Given data:

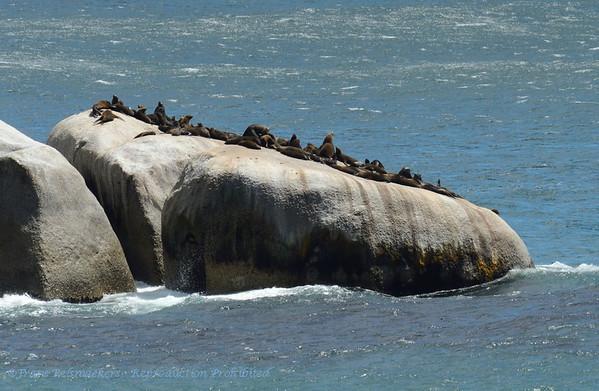 Kaapse pelsrob; SouthAfrica; Kaapse pelsrob; ZuidAfrikaanse zeebeer; Arctocephalus pusillus pusillu; Südafrikanischer Seebär; Otarie à fourrure d'Afrique du Sud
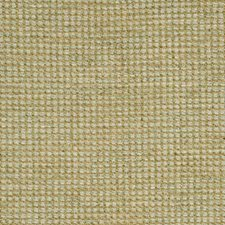 Silver Birch Solid W Decorator Fabric by G P & J Baker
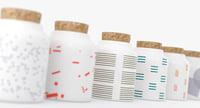 3D white seed jars model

Assignment:
Repeat the material above in full and exactly, apart from the pictures.

Exercise result:
 Kaapse pelsrob; SouthAfrica; Kaapse pelsrob; ZuidAfrikaanse zeebeer; Arctocephalus pusillus pusillu; Südafrikanischer Seebär; Otarie à fourrure d'Afrique du Sud
 Silver Birch Solid W Decorator Fabric by G P & J Baker
 3D white seed jars model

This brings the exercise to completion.